• _COLLECTED MATERIAL_:
· · ·
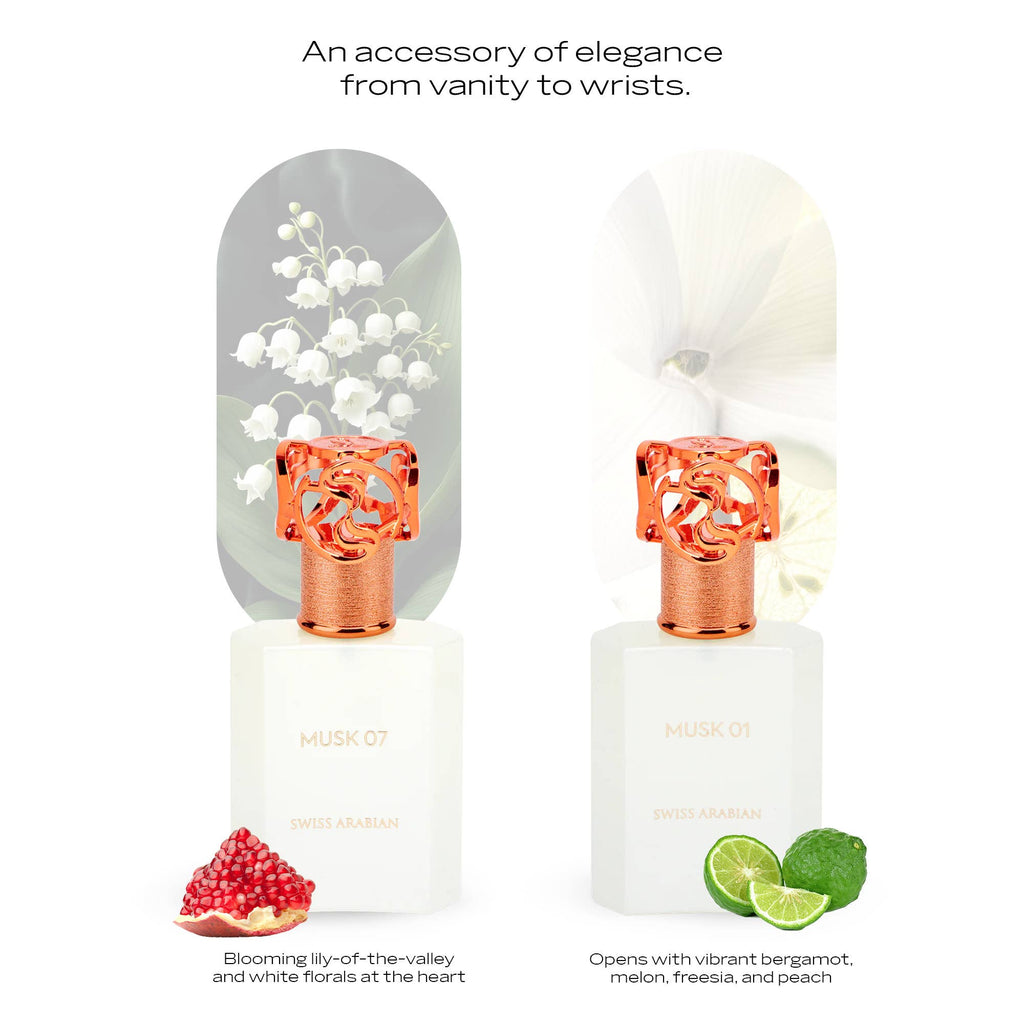 Swiss Arabian Musk 07 Extrait de Parfum for Women 50ml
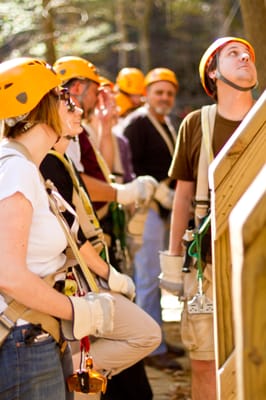 Asheville Treetops Adventure Park by null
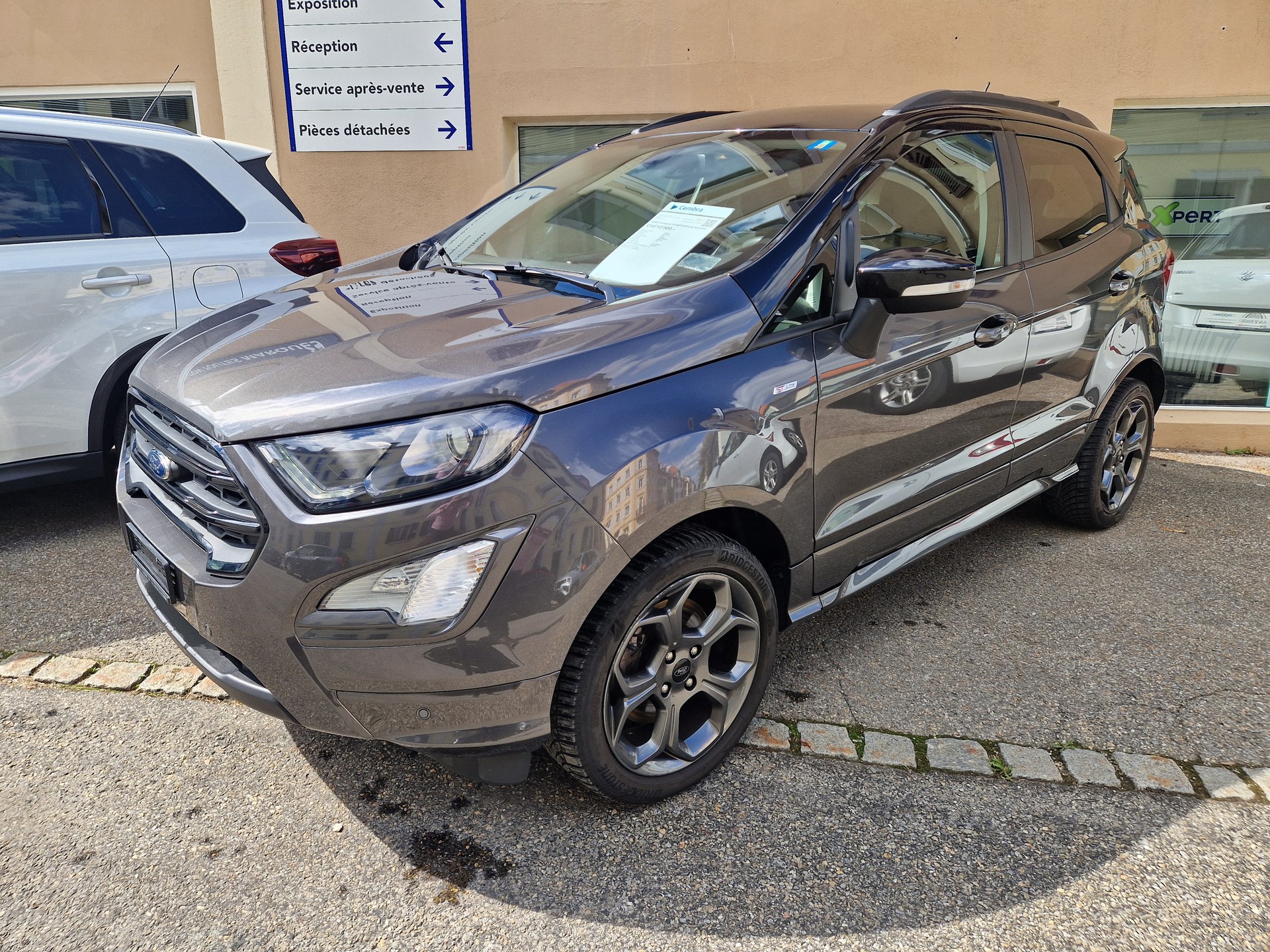 FORD EcoSport 1.0 SCTi ST-Line Automat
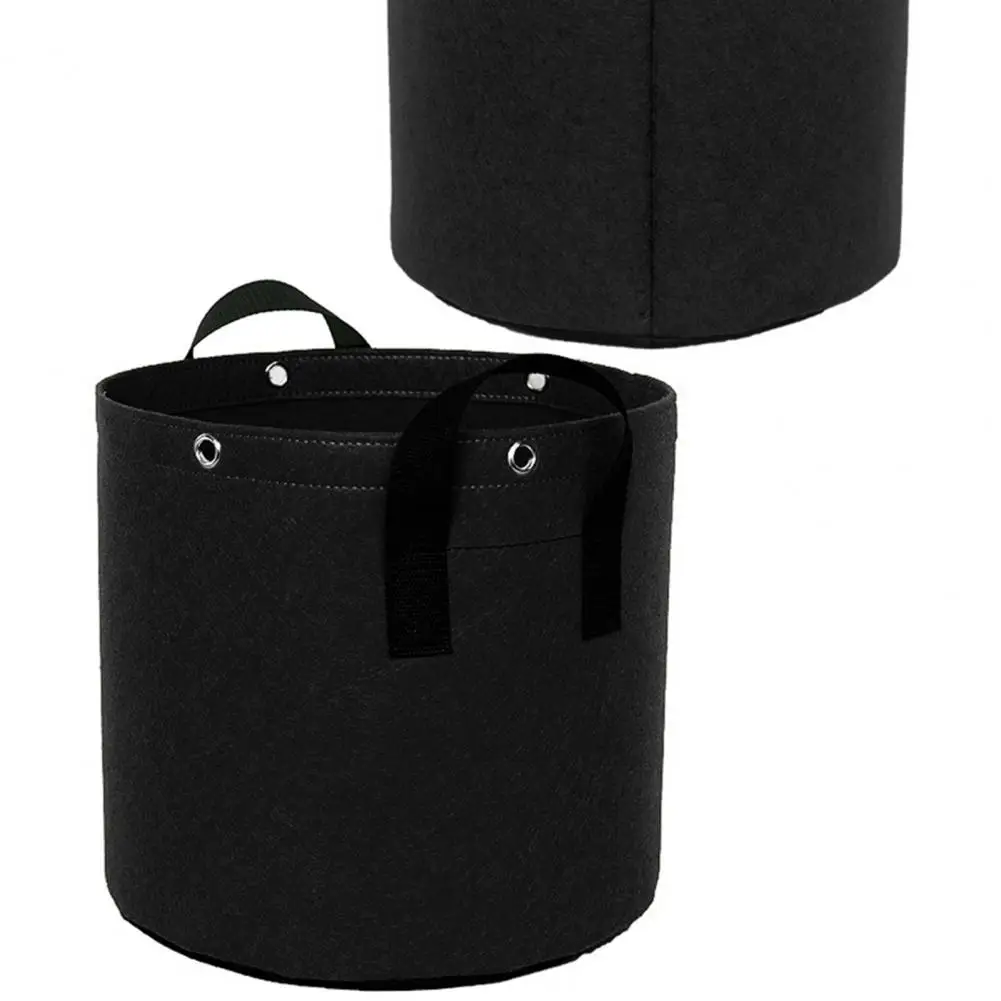 

Excellent Plant Bag Non-woven Fabric Potato Planting Pot High Capacity Cultivation Flower Vegetable Germination Bag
· · ·
• _EXERCISE PROMPT_: The listing above must be repeated exactly. Its pictures are not part of the copy.

• _EXERCISE OUTPUT_:
 Swiss Arabian Musk 07 Extrait de Parfum for Women 50ml
 Asheville Treetops Adventure Park by null
 FORD EcoSport 1.0 SCTi ST-Line Automat

Excellent Plant Bag Non-woven Fabric Potato Planting Pot High Capacity Cultivation Flower Vegetable Germination Bag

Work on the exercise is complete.